Кирилл Кобрин - Где-то в Европе... Страница 2

Тут можно читать бесплатно Кирилл Кобрин - Где-то в Европе.... Жанр: Проза / Современная проза, год -. Так же Вы можете читать полную версию (весь текст) онлайн без регистрации и SMS на сайте «WorldBooks (МирКниг)» или прочесть краткое содержание, предисловие (аннотацию), описание и ознакомиться с отзывами (комментариями) о произведении.
Кирилл Кобрин - Где-то в Европе...

Кирилл Кобрин - Где-то в Европе... краткое содержание

Прочтите описание перед тем, как прочитать онлайн книгу «Кирилл Кобрин - Где-то в Европе...» бесплатно полную версию:
Книга Кирилла Кобрина — о Европе, которой уже нет. О Европе — как типе сознания и судьбе. Автор, называющий себя «последним европейцем», бросает прощальный взгляд на родной ему мир людей, населявших советские города, британские библиотеки, голландские бары. Этот взгляд полон благодарности. Здесь представлена исключительно невымышленная проза, проза без вранья, нон-фикшн. Вошедшие в книгу тексты публиковались последние 10 лет в журналах «Октябрь», «Лотос», «Урал» и других.

Кирилл Кобрин - Где-то в Европе... читать онлайн бесплатно

Кирилл Кобрин - Где-то в Европе... - читать книгу онлайн бесплатно, автор Кирилл Кобрин

Невозможно написать о чужом детстве. Только о своем. (Впрочем, и о чужой смерти невозможно написать. Между детством и смертью есть одно важнейшее отличие: как напишешь о собственной смерти?) Нижеследующие страницы посвящены детству автора, который выбирает для себя не позицию «философа», рефлексирующего о себе, о своем детстве, а историка, легкомысленного историка, поверхностного каталогизатора той культуры, которая для него самого была родной, его сформировала и (быть может) его и угробит, — позднесоветской. Речь пойдет именно о позднесоветском детстве: его интонациях, темах, табу, механизмах принуждения и способах уклонения от них. О «словах и вещах» позднесоветского детства, пользуясь названием знаменитой книги. Впрочем, Фуко, этот лучший из историков среди гегельянцев, поможет нам не только заглавием.

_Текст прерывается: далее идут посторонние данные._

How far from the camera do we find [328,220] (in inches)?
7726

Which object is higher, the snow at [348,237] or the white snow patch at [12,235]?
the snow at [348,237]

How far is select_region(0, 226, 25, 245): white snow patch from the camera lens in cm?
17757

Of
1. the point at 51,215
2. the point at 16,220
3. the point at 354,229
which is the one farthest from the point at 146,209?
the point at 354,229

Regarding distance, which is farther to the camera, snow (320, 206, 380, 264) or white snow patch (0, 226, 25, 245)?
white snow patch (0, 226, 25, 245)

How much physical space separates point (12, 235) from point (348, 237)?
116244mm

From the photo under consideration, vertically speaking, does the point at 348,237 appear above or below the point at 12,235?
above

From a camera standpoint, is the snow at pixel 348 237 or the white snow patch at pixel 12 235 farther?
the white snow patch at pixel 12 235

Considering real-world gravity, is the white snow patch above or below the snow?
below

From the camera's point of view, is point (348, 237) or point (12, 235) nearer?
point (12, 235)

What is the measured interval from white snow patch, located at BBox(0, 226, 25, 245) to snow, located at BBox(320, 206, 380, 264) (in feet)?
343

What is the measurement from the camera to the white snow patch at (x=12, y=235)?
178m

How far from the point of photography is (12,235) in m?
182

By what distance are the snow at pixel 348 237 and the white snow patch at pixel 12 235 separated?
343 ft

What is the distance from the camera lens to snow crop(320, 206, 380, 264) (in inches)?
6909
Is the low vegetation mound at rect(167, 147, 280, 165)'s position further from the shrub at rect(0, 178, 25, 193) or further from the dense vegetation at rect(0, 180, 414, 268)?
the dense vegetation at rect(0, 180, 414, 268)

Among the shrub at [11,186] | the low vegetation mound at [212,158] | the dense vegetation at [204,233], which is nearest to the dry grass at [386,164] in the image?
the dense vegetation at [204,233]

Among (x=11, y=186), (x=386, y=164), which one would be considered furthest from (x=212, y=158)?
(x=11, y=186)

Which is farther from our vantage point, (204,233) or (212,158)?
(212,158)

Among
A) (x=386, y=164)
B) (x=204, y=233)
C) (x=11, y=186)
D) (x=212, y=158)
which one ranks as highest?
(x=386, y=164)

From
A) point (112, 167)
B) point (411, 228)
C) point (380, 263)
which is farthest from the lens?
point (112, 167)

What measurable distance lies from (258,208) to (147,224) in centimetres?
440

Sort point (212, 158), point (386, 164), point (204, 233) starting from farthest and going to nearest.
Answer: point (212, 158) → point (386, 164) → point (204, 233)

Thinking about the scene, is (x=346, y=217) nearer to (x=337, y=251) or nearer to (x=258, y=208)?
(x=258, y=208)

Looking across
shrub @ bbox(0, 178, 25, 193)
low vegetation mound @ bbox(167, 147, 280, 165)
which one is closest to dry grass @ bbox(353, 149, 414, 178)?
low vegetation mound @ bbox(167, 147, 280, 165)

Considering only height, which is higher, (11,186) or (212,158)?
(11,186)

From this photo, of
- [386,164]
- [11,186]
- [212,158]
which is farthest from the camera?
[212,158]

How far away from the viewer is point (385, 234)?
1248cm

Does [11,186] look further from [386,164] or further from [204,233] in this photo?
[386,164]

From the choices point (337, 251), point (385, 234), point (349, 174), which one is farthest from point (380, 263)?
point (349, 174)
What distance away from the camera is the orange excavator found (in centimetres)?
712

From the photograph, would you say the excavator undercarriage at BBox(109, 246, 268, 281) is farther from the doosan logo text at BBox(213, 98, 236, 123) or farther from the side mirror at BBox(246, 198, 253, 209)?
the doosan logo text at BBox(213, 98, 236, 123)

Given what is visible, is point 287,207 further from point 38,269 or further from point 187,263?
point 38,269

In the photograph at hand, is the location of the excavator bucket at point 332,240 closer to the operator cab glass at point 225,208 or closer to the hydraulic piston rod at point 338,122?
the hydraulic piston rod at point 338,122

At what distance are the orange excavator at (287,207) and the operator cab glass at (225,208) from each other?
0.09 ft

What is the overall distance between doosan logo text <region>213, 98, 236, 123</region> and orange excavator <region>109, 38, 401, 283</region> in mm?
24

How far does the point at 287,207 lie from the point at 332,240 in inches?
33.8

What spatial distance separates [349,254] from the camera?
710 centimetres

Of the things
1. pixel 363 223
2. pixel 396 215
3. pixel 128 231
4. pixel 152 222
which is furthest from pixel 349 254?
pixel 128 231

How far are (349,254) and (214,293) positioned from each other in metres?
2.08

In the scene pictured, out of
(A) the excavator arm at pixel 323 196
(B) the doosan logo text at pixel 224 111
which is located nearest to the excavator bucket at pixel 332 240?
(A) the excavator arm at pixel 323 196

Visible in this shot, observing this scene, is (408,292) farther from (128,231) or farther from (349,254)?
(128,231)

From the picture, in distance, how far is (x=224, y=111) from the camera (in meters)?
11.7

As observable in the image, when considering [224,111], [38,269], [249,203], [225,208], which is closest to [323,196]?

«Если нам бросят упрек в гегельянстве, мы охотно примем его», — пишет И. П. Смирнов в одной из своих веселых книг. Что же, и мы примем. Почему бы и нет? Как остроумно заметил Тынянов (он ли?), страх смерти в России придумал Тургенев. Возможно, я ошибаюсь[1], но «детство», как особую психокультурную парадигму, эпистему, особый способ соотношения «слов» и «вещей», в России придумал Сергей Аксаков. Так начинается его семейная хроника: «Самые первые предметы, уцелевшие на ветхой картине давно прошедшего, картине, сильно полинявшей в иных местах от времени и потока шестидесяти годов, предметы и образы, которые еще носятся в моей памяти, — кормилица, маленькая сестра и мать; тогда они не имели для меня никакого определенного значенья и были только безыменными образами». Все последующие русские воспоминатели занимаются лишь стилистическими улучшениями и всевозможными конкретизациями. Константин Леонтьев уточняет географию: «С чего начать? Вы знаете, я теперь в той самой деревне…», Иван Бунин добавляет к географической справке хронологическую и генеалогическую: «Я родился полвека тому назад, в средней России, в деревне, в отцовской усадьбе… О роде Арсеньевых, о его происхождении мне почти ничего не известно». Хотя, конечно, «Жизнь Арсеньева», несмотря на форсированную старомодность, — книга прошлого века. Бунин, которого даже в сюрреалистическом кошмаре нельзя представить с «Улиссом» в руках, невольно повторяет слова Стивена Дедалуса о «кошмаре истории», от которого хочется «проснуться»: «И очень жаль, что мне сказали, когда именно я родился… А родись я и живи на необитаемом острове, я бы даже и о существовании смерти не подозревал». Набоков драматизирует бунинское высказывание: «Колыбель качается над бездной. Заглушая шепот вдохновенных суеверий, здравый смысл говорит нам, что жизнь — только щель слабого света между двумя идеально черными вечностями», что не мешает ему битком набить эту «щель слабого света» всякой всячиной, прихваченной им из России, из детства: трансъевропейскими экспрессами, добрыми гувернантками, велосипедами «данлоп», барской клубничкой, легендарными девчонками из Выры и Биарицца. Эти вещи (и тысячи других) составляют экспозицию музея набоковского детства, быть может, самого богатого музея подобного рода в прошлом столетии. Что же до слов, то их в этом музее нет — все прибрал к рукам лукавый ecrivain, все утащил в свою альпийскую могилу.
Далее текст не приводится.